Test Operator.itemgetter
3
(2, 1)
Start to perform the classification function .....
Diffmat
[[-1.-1.1]
[-1.-1.]
[0.0.]
[0.-0.1]]


Sqdiffmat
[1.1.21]
[1.1.]
[0.0.]
[0.0.01]]


Sqdistances
[2.21 2. 0.0.01]


Distances
[1.48660687 1.41421356 0.0.1]


Sorteddistindicies
[2 3 1 0]


I=0 sorteddistindicies[i]=2 voteilabel=b
{' B ': 1}
I=1 sorteddistindicies[i]=3 voteilabel=b
{' B ': 2}
i=2 sorteddistindicies[i]=1 Voteilabel=a
{' B ': 2, ' A ': 1}


Sortedclasscount
[(' B ', 2), (' A ', 1)]


The returned category is:%s B

Process finished with exit code 0

"Machine learning Combat" knowledge points notes Directory

2nd Chapter KNN Algorithm Note _ function classify0

Contact Us

The content source of this page is from Internet, which doesn't represent Alibaba Cloud's opinion; products and services mentioned on that page don't have any relationship with Alibaba Cloud. If the content of the page makes you feel confusing, please write us an email, we will handle the problem within 5 days after receiving your email.

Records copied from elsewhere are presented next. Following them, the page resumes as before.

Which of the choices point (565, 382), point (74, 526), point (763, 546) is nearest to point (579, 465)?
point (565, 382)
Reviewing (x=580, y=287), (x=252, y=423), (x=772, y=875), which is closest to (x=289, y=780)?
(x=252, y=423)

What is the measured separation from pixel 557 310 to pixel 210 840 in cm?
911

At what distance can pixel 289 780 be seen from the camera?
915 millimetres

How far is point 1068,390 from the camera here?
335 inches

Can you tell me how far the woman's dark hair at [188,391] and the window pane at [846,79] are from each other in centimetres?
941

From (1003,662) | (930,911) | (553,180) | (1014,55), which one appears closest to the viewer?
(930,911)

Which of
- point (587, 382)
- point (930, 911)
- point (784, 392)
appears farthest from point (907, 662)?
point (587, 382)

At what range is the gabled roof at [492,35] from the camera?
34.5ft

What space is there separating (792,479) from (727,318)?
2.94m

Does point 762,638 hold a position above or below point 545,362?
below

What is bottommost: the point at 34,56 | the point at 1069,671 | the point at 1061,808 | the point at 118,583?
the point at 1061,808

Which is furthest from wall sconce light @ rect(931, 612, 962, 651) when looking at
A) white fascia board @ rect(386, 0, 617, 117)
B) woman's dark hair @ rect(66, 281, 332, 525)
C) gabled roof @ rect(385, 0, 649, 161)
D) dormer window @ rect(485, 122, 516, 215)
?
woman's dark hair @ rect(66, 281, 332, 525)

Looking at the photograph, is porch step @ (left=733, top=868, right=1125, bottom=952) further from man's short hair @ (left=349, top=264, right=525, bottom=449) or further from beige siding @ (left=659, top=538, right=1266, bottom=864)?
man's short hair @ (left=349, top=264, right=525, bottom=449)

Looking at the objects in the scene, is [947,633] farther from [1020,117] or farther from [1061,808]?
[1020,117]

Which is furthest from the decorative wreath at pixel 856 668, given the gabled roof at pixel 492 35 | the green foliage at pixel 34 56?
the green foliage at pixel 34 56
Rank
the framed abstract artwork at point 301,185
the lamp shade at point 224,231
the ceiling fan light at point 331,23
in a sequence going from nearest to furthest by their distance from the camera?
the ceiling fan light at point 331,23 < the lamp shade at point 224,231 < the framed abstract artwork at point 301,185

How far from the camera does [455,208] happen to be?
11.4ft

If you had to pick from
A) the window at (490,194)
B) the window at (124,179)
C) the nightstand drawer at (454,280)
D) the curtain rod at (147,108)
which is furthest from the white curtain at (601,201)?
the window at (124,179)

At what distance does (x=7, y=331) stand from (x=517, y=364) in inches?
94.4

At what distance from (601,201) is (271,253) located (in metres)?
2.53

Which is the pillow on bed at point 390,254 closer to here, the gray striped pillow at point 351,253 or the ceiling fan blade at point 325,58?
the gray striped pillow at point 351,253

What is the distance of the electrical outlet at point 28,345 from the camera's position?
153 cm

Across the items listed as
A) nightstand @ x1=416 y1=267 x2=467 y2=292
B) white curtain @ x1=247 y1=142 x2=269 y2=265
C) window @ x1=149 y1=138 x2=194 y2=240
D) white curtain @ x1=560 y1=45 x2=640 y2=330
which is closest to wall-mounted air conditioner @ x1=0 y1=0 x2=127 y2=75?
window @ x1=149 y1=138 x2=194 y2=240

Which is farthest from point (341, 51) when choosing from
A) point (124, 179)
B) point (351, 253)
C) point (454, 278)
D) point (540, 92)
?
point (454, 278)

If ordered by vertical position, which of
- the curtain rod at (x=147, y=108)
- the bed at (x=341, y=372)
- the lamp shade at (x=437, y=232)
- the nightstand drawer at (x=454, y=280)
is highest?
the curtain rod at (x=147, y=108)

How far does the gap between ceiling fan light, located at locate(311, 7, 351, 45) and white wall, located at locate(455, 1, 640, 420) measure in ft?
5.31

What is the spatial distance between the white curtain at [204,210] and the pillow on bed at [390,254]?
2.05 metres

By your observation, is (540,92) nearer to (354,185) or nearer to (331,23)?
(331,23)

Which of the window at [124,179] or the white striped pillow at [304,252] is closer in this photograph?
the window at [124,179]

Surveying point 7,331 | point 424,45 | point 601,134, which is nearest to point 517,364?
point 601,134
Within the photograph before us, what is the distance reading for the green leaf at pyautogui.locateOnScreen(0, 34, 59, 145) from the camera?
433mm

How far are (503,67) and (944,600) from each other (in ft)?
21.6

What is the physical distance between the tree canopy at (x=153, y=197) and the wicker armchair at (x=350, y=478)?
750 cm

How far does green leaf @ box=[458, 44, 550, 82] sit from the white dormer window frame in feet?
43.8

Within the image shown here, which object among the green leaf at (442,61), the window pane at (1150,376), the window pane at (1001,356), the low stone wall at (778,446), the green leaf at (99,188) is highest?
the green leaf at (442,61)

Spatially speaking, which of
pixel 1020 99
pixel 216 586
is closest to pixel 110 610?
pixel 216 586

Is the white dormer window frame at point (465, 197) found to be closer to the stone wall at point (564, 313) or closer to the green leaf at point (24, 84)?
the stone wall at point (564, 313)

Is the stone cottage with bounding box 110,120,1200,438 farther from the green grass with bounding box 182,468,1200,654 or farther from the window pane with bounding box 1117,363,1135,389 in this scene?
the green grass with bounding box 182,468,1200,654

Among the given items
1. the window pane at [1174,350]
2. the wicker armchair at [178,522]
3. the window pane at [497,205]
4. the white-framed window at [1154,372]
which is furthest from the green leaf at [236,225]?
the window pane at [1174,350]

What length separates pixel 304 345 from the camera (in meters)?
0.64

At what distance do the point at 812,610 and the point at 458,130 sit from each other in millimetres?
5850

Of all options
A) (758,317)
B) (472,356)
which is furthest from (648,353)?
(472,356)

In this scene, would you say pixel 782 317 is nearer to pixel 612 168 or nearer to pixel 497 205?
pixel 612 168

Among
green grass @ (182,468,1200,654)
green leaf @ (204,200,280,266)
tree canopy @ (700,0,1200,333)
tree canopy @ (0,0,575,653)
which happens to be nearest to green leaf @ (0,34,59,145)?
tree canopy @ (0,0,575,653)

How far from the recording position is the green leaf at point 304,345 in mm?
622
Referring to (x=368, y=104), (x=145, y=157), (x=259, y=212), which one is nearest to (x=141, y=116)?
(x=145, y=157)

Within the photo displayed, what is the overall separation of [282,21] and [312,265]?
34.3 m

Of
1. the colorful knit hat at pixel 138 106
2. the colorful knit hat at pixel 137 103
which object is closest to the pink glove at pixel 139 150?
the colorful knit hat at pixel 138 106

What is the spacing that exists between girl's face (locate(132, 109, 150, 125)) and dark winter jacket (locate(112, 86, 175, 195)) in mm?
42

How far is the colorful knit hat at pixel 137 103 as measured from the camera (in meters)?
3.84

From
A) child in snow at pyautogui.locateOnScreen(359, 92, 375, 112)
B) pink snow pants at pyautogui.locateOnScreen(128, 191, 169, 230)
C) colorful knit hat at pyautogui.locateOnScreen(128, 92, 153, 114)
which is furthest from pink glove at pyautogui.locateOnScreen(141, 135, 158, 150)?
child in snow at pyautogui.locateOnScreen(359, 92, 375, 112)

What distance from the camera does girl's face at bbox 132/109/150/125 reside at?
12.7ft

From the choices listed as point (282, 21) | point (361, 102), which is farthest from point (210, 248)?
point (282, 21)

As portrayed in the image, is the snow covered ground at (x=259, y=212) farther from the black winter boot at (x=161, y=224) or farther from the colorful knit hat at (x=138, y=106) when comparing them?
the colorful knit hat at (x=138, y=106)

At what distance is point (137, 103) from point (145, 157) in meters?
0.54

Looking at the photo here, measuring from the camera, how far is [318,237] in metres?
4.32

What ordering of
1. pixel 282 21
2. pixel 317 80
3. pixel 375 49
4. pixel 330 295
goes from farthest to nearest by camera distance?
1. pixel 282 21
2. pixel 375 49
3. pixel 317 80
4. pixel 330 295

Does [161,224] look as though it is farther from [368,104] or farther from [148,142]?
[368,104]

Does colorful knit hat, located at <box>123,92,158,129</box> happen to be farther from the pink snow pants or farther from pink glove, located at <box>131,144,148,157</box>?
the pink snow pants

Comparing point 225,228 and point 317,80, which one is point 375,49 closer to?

If you find any instances of plagiarism from the community, please send an email to: info-contact@alibabacloud.com and provide relevant evidence. A staff member will contact you within 5 working days.

A Free Trial That Lets You Build Big!

Start building with 50+ products and up to 12 months usage for Elastic Compute Service

  • Sales Support

    1 on 1 presale consultation

  • After-Sales Support

    24/7 Technical Support 6 Free Tickets per Quarter Faster Response

  • Alibaba Cloud offers highly flexible support services tailored to meet your exact needs.